**Stated exercise 1:** List every person named in the passage about the NASA student grant program below.
**Stated exercise 2:** Carry on the passage about the NASA student grant program below, starting after its last sentence.

The program selected 65 students whose research shows potential for use in NASA missions.

"The program is about engaging academia," said program executive Claudia Meyer. "Universities have long been held up as centers of innovation in our country. The program aims to tap into that."

The program has already awarded 128 grants since 2011, including to four Utah students.

"I've been working toward an award like this, trying to get into a prestigious fellowship, for 3½ years," said Thomas Hardin, a Brigham Young University student chosen to receive a grant. "It was a big goal achieved."

Hardin is researching how the properties of metal change when the material is bent to make products like spoons and cars. His findings would help NASA predict how durable their machines will be in space.

Hardin's interest in space predates his grad school years. In high school, he worked with the flight simulation machine at the Christa McAuliffe Space Education Center in Pleasant Grove.

"I honestly think that's why NASA wanted me [for the fellowship], because of my space background," Hardin said. "My research isn't all that space-oriented."

Hardin is joined by BYU's Ezekiel Merriam, University of Utah student Joe Brink and Utah State University's Daniel Merkley.

**Data entries:**
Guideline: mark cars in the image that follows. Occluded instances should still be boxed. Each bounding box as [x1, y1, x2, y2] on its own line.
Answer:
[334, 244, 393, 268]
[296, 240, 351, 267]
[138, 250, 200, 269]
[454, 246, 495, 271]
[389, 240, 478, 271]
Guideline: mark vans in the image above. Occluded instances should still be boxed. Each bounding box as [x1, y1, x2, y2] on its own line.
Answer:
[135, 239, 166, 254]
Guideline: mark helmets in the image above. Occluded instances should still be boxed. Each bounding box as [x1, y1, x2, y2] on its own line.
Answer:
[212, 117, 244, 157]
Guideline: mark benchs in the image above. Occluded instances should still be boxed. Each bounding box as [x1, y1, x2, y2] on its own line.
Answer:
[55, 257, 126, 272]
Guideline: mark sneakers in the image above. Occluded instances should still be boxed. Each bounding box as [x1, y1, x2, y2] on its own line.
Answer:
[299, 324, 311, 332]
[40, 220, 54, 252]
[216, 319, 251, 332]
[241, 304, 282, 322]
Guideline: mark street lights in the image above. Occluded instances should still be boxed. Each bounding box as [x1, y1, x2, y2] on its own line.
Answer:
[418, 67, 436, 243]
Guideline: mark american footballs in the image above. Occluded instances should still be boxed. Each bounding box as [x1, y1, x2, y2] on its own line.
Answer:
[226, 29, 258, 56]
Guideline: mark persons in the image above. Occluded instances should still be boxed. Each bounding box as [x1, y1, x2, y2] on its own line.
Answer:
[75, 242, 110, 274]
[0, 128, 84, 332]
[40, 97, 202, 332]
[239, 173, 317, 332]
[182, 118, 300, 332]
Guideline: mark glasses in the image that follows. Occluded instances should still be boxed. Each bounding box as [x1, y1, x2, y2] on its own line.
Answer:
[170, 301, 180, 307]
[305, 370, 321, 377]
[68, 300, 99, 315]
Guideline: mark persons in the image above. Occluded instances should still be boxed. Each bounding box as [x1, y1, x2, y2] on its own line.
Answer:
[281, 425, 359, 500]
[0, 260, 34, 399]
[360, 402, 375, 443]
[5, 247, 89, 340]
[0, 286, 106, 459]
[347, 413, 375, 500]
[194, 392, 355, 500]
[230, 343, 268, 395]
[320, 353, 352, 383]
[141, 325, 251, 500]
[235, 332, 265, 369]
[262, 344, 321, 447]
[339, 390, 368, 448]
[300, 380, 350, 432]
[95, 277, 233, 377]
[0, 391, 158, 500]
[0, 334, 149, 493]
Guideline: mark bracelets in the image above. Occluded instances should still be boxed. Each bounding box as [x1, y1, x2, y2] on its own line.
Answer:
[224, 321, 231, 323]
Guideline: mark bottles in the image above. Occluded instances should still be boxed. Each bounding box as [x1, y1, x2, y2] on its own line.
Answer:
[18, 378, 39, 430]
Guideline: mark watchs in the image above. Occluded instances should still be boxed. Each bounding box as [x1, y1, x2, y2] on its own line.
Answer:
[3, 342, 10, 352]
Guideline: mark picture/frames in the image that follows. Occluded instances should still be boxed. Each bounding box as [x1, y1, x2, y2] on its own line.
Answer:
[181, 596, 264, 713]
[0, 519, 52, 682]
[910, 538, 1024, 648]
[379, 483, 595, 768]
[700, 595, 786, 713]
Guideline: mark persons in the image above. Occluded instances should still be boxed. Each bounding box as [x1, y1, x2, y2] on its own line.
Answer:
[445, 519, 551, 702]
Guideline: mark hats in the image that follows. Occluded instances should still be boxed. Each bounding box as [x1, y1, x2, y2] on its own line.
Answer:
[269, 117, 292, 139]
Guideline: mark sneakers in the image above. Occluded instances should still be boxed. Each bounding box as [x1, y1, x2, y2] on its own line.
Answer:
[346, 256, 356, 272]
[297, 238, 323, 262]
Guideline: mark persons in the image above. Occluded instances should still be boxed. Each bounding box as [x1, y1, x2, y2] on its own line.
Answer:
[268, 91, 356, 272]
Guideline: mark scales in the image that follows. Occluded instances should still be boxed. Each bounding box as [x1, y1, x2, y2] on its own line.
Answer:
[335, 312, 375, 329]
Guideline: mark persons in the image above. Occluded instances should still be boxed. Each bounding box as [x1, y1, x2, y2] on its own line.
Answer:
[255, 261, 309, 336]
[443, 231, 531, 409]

**Written response 1:** Claudia Meyer, Thomas Hardin, Ezekiel Merriam, Joe Brink, Daniel Merkley

**Written response 2:**
Grant recipients are matched with a NASA researcher who will help them with their projects. Students then conduct their research on campus and in U.S. non-profit and NASA labs.

Amberly Jensen, a 2012 grant recipient from USU, conducted some of her research at NASA's Goddard Space Flight Center in Greenbelt, Md.

"It was fun to go work hands-on in a bigger lab," Jensen said. "And to see how experienced scientists work through the same problems we have in our [university] lab."

Students can be awarded up to $68,000 per year for up to four years. The money covers all the research costs such as the student's salary and tuition.

"[Having tuition covered] makes it easier to focus on my research," said Merriam.

Grant money also covers perks like health insurance for the student and 10-week summer internships with NASA engineers at professional labs. The internships help students make sure they are developing technologies NASA can use.

"[NASA engineers] will tell me, 'Hey this is a problem we're having now. How can you help us fix it?'" Merriam said.

The grants provide funding specifically for students' research, giving them the freedom to pursue their own ideas.

"I feel a lot more invested in my project having conceived and funded it myself," said Ben Bunes, a University of Utah student and 2012 grant recipient who is conducting research at NASA's Glenn Research Center in Cleveland.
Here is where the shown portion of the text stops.